Energieeffiezienz bleibt also eine der großen Herausforderungen für den Fassadenbau – und damit auch für die Teilnehmerinnen und Teilnehmer von FACE, die alle bereits in bekannten Architekturbüros oder auf Fassadenbau spezialisierten Unternehmen arbeiten. In Mailand konnte sie ihr professionelles Fassaden-Handwerkszeug auch dank weiterer theoretischer Inputs erweitern.
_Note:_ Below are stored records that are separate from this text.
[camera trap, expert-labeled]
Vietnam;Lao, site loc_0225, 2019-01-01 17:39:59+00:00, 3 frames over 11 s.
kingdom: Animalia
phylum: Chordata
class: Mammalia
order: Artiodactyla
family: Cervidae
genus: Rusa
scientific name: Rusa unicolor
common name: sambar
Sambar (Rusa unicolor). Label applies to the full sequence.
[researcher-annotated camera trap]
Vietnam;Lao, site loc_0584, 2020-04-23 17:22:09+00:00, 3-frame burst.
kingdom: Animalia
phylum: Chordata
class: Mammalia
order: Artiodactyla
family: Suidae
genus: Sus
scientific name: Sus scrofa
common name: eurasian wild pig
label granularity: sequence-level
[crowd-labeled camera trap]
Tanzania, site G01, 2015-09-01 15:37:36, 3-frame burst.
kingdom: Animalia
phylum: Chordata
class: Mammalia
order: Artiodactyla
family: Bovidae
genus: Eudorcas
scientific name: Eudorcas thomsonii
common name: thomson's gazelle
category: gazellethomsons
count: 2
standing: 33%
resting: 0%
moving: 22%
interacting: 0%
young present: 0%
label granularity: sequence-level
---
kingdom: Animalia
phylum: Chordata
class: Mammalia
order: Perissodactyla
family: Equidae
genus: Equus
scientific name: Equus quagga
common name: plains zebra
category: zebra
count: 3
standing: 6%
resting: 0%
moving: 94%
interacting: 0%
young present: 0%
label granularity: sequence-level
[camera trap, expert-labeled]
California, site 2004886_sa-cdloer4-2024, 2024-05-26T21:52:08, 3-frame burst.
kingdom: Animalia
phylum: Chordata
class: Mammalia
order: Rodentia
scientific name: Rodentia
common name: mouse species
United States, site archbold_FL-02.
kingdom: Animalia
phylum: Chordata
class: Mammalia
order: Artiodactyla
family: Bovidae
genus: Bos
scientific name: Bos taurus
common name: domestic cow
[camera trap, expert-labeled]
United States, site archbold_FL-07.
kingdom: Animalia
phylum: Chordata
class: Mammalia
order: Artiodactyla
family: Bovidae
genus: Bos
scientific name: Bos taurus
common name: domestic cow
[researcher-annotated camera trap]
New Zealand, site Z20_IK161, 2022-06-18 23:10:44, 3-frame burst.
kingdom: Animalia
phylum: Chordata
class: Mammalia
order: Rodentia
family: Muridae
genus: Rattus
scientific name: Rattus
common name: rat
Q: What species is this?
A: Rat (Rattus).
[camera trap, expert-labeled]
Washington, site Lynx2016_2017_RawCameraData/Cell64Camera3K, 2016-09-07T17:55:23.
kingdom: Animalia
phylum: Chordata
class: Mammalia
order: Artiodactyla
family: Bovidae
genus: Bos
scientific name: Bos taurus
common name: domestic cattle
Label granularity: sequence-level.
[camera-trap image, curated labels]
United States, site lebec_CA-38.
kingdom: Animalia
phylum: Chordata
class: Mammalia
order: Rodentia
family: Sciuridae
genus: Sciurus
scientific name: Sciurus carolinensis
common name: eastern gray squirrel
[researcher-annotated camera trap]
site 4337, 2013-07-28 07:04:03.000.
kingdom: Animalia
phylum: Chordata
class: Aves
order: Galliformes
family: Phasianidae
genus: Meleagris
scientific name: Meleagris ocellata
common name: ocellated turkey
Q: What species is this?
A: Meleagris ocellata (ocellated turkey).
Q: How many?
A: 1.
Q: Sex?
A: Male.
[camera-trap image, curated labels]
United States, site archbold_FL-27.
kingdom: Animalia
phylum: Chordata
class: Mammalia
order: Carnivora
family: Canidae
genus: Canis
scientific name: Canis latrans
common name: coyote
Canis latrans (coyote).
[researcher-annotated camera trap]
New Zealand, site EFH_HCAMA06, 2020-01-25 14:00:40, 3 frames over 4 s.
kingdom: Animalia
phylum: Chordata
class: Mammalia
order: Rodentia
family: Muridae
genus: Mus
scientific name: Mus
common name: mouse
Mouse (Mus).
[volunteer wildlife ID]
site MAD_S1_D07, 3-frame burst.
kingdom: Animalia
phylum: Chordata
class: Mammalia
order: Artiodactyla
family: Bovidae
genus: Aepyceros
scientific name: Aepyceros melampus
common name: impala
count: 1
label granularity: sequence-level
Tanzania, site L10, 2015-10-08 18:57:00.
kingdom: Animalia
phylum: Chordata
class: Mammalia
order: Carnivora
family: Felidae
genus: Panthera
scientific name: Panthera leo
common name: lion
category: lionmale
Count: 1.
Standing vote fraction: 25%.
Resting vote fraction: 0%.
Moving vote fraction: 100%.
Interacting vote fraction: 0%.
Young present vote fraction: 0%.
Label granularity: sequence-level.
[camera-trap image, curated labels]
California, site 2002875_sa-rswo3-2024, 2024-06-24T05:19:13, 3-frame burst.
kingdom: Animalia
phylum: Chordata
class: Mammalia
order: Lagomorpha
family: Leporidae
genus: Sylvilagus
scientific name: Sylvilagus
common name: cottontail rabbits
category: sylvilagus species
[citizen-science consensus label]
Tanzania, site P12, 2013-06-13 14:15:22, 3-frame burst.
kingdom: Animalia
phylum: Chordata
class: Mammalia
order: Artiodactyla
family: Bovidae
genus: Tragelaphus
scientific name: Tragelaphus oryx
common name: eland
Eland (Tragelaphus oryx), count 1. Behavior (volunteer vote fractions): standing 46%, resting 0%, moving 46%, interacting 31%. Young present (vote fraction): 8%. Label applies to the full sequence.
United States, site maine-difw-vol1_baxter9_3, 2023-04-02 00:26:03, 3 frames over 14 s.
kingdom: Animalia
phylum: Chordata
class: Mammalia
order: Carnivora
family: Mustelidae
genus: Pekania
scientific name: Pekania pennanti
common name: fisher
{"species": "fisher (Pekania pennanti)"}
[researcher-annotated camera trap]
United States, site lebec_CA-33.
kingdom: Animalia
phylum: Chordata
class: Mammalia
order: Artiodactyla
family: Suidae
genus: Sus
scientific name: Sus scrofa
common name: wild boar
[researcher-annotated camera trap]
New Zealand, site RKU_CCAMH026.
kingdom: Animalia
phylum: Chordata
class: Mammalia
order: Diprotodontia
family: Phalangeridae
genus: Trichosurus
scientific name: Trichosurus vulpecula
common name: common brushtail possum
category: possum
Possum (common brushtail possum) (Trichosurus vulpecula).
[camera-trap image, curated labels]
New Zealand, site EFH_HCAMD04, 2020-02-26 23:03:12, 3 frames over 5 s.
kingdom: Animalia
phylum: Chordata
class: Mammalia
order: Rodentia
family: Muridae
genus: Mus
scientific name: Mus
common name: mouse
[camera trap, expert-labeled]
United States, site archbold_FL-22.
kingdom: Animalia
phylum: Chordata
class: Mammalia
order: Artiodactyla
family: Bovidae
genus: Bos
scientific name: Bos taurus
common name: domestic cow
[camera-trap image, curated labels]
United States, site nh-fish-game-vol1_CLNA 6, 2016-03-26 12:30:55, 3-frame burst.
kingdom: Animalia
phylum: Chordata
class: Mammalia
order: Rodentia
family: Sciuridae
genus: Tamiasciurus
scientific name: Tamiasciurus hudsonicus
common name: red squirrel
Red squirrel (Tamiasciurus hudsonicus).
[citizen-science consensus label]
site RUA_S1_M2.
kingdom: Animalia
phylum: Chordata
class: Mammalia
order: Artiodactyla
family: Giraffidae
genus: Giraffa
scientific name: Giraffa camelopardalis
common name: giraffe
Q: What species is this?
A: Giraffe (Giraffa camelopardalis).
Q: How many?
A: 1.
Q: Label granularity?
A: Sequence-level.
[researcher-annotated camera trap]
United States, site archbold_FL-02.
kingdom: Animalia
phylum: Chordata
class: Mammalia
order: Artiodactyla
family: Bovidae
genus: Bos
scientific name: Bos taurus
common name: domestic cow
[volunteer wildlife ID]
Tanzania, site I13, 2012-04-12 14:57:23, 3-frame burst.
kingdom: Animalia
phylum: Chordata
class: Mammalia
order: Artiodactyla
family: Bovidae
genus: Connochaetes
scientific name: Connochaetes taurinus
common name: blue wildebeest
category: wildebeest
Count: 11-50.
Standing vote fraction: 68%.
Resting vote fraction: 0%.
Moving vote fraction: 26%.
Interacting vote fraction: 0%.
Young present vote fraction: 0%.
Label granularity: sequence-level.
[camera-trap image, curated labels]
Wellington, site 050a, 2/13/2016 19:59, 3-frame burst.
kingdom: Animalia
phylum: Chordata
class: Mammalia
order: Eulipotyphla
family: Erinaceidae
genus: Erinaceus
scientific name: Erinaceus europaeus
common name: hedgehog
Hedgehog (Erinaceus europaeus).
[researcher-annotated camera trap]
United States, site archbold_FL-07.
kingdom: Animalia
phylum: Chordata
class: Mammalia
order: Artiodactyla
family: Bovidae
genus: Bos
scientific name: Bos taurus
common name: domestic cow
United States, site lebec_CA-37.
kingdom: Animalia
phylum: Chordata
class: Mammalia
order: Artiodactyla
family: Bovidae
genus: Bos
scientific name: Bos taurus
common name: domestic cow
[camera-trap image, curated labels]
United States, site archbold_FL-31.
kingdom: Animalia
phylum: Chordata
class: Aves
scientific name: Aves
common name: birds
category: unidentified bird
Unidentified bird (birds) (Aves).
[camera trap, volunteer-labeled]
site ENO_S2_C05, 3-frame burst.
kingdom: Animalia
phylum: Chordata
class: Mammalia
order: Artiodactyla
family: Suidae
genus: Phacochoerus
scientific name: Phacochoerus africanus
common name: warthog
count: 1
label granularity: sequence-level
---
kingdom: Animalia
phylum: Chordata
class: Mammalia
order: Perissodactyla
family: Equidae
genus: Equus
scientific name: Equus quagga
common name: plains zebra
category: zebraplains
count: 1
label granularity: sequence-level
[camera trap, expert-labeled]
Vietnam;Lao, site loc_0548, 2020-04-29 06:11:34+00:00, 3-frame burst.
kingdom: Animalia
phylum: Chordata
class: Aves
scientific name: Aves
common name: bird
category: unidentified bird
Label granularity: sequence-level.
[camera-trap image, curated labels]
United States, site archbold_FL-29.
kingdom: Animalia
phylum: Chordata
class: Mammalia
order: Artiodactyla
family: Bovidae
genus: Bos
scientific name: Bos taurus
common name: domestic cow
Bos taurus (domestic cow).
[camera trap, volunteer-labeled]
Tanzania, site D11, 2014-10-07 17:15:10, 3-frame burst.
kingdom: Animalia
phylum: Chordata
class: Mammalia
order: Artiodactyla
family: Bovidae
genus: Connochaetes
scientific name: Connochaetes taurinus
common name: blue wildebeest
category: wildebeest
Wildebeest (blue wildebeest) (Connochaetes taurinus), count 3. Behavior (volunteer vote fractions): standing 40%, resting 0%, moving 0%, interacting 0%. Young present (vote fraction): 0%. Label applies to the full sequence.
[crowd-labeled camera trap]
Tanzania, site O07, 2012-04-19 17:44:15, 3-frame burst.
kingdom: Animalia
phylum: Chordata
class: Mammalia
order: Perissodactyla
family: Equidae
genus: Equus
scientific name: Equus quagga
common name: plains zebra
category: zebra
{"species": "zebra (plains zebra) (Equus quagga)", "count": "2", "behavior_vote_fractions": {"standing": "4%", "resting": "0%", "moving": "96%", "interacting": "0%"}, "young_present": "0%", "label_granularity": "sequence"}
Einblick in die Glas- und Fassadenstatik gab die Bauingenieurin Valentina Ferrari; eine Lektion zu internationalen Normen erhielten die Teilnehmer durch Paolo Rigone, den technischen Direktor des UNICMI und Koordinator der Arbeitsgruppe WG5 Curtain Walling des Technischen Komitees TC 162 der internationalen Organisation für Normung (ISO). 

Nächste Etappe: Innsbruck

Die nächste Einheit des Kurses wird die Fassadenspezialisten im September nach Innsbruck führen, wo die Themen natürliche Beleuchtung und Akustik auf dem Programm stehen. Nach weiteren zwei Treffen im NOI Techpark in Bozen wird die aktuelle FACE-Auflage dann im Dezember mit der Präsentation der Projektarbeiten abgeschlossen, die alle Teilnehmenden zu einem innovativen Fassadenprojekt erstellen.